Employee data: Use Infotypes to detect personally identifiable information (PII), such as national ID numbers, taxpayer IDs, or social security numbers across different countries.

Passwords and authentication tokens: Leverage Infotypes that match common token patterns (e.g., OAuth, JWT, API keys) to reduce accidental exposure of credentials in places like docs, chat messages, or tickets.

Customer data: Use custom regex patterns to match structured customer identifiers (e.g., customer IDs, account numbers). Pair with Infotypes to detect associated emails, phone numbers, or payment information.

Financial data: Use Infotypes for financial terms, bank account numbers, and payment card details (e.g., PCI data). When applicable, supplement with regexes for internal codes or ledger IDs.

Reduction in force (RIF) planning: Use a combination of project codenames (as terms), personal identifiers (Infotypes), and regexes for equity grant IDs or other sensitive HR references.

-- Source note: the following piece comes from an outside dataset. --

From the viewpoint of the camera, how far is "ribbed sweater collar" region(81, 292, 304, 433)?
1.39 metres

Top secret projects: Use specific project names or codewords as custom terms. These are often referenced informally across less-controlled environments and can indicate early leakage points.

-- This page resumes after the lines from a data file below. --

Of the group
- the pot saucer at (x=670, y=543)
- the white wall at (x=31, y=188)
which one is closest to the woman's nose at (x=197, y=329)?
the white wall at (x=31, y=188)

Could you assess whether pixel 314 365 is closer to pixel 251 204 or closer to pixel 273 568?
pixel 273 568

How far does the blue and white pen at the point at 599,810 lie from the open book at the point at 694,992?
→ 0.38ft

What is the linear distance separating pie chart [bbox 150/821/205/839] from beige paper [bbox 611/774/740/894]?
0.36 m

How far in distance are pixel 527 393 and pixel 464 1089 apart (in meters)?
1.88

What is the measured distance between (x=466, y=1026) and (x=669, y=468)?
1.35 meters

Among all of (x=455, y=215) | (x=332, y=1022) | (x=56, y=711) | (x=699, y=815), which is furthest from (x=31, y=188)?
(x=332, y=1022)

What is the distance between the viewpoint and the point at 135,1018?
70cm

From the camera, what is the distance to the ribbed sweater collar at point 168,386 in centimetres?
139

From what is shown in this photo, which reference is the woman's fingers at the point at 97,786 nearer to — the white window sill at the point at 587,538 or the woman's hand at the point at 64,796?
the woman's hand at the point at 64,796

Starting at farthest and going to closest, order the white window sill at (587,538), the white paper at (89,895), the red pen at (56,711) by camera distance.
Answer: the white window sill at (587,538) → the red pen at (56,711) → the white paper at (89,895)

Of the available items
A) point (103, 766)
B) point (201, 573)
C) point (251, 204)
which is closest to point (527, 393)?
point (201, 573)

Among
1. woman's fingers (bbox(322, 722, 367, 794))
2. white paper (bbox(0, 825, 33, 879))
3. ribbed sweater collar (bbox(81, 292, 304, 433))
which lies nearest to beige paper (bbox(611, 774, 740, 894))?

Build policies using real examples

The best way to craft effective policies is to start with a known sensitive document:

  • What specific identifiers appear?
  • Are there named projects, IDs, or structured patterns?
  • Can you generalize those patterns into Infotypes, terms, or regexes?

By reverse-engineering your policy from real-world examples, you ensure relevance, reduce noise, and target the data that actually matters.

Focus on data sources that are overly permissioned

It’s also important to consider the data source when creating sensitive policies. For example, if you’re concerned about broadly shared HR data but are confident that your HR system is tightly permissioned, it makes sense to focus on other sources where sharing is more flexible and less controlled—like Jira, Slack, Teams, Google Drive, or SharePoint. Targeting these more open platforms can help reduce false positives in your reports and allow you to better pinpoint where sensitive data may be unintentionally exposed.

Look for broadly overshared information

We often see customers working on highly confidential projects—like “Project Falcon”—who want to track and protect mentions of the project name. While they may be comfortable with a small group of internal employees accessing this information, their primary concern is exposure to contractors, external exposure, or overly broad internal sharing. In these cases, customers can define sensitive policies using the project name as the term and set conditions based on who has access—such as a contractor email alias, anyone on the internet, or internal and external sharing with 10+ employees. The key is identifying sensitive information that isn’t properly permissioned. One of the strongest signals of risk is how broadly a file is shared across your organization.

Iterate on policies and use auto-hide capabilities

It often takes a few iterations for organizations to identify what content is truly sensitive. We recommend refining your policies based on the initial findings they generate. If you’re seeing a large number of findings, consider narrowing the scope by excluding certain terms or focusing on specific data sources. Once you’re confident that a meaningful portion of your sensitive content is covered, you can switch the policy to “hide from all” in Glean. This enables proactive protection without requiring constant oversight. You can always return to the findings dashboard periodically to ensure your policies remain effective and aligned with your organization’s needs.